**TASKS TO COMPLETE**
1. In the step-curve documentation, what does the function assume when the event parameter is NULL?
2. Quote the step-curve documentation, starting with "#' Create a" and going on through "Default is FALSE.".
3. Name every parameter that the step-curve documentation describes with an @param entry.

**TEXT FOR ANALYSIS**
SRA functions

Documented in create_step_curve mb_results

#' Create a data.frame to plot step lines
#'
#' Creates survival probabilities from time and censoring information and
#' generates a risk table that includes the survival probabilities and number at
#' risk in addition to the data provided. This data.frame can be used to plot
#' step line outcomes such as time-to-event (Kaplan-Meier curves) and magnitude
#' breadth (MB) curves.
#'
#' @param x Time values used to create the x-axis in step curves (numeric
#'   vector)
#' @param event event status, 0=censor and 1=event (numeric vector). If NULL
#'   assumes no censoring
#' @param flip_surv logical indicating if reverse survival estimates should be
#'   calculated. Default is FALSE.
#' @param flip_top_x value to set x for top point for plotting. Only used if
#'   `flip_surv = TRUE`. Default is `Inf`.
#' @return Returns a data frame with time, `surv`, `n.risk`, `n.event`, and
#'   `n.censor` (`survival::summary.survfit` output format).

**AVAILABLE DATA**
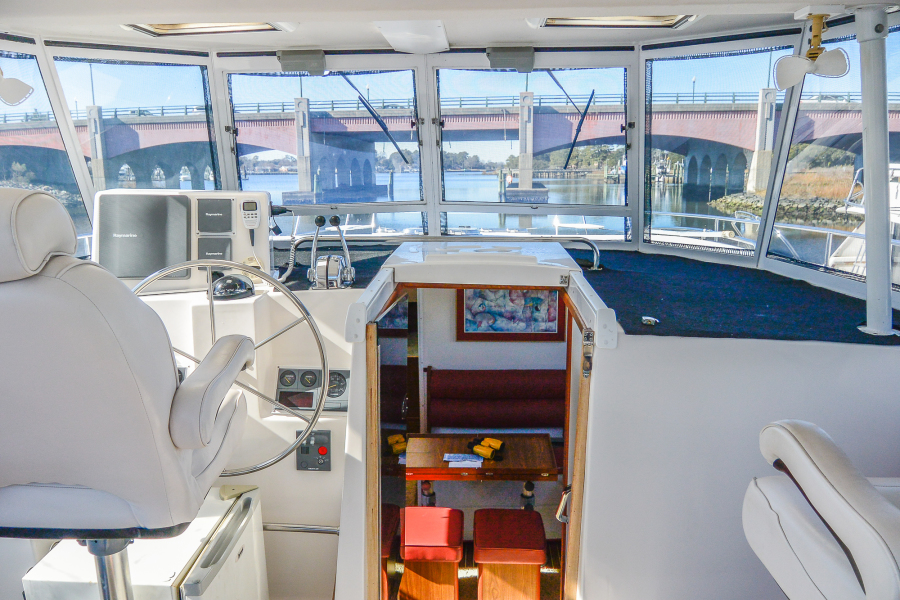 2003 Endeavour Trawlercat 44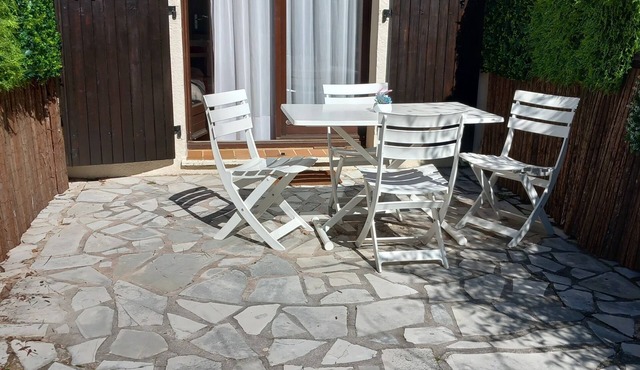 Maison Dans Ancien Village Vacances. Animaux Bienvenus !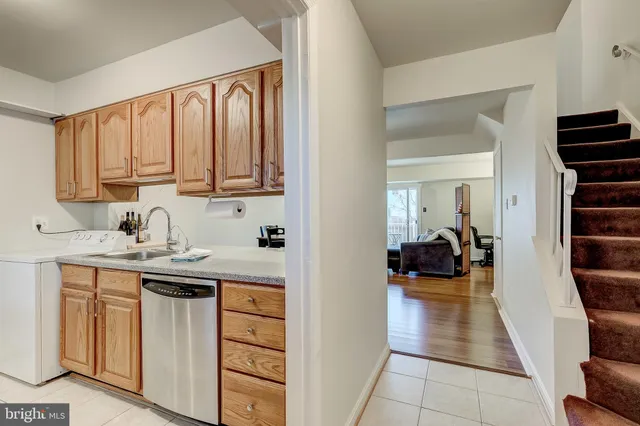 $2,150 | 14431 St Germain Drive, Centreville, VA 20121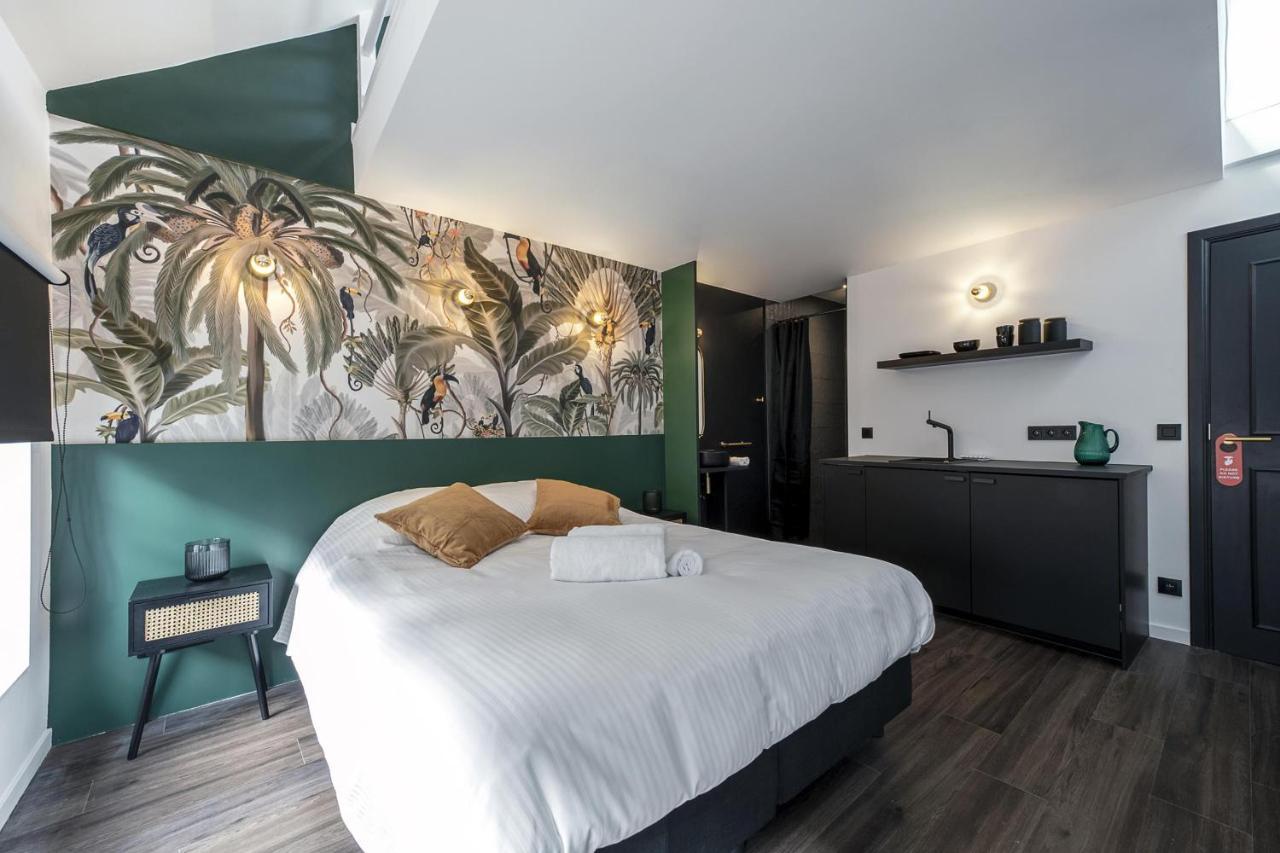 Secret Walls Bed & Breakfast Brussels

**SOLUTIONS TO EACH TASK**
1. It assumes no censoring.

2.
#' Create a data.frame to plot step lines
#'
#' Creates survival probabilities from time and censoring information and
#' generates a risk table that includes the survival probabilities and number at
#' risk in addition to the data provided. This data.frame can be used to plot
#' step line outcomes such as time-to-event (Kaplan-Meier curves) and magnitude
#' breadth (MB) curves.
#'
#' @param x Time values used to create the x-axis in step curves (numeric
#'   vector)
#' @param event event status, 0=censor and 1=event (numeric vector). If NULL
#'   assumes no censoring
#' @param flip_surv logical indicating if reverse survival estimates should be
#'   calculated. Default is FALSE.

3. x, event, flip_surv, flip_top_x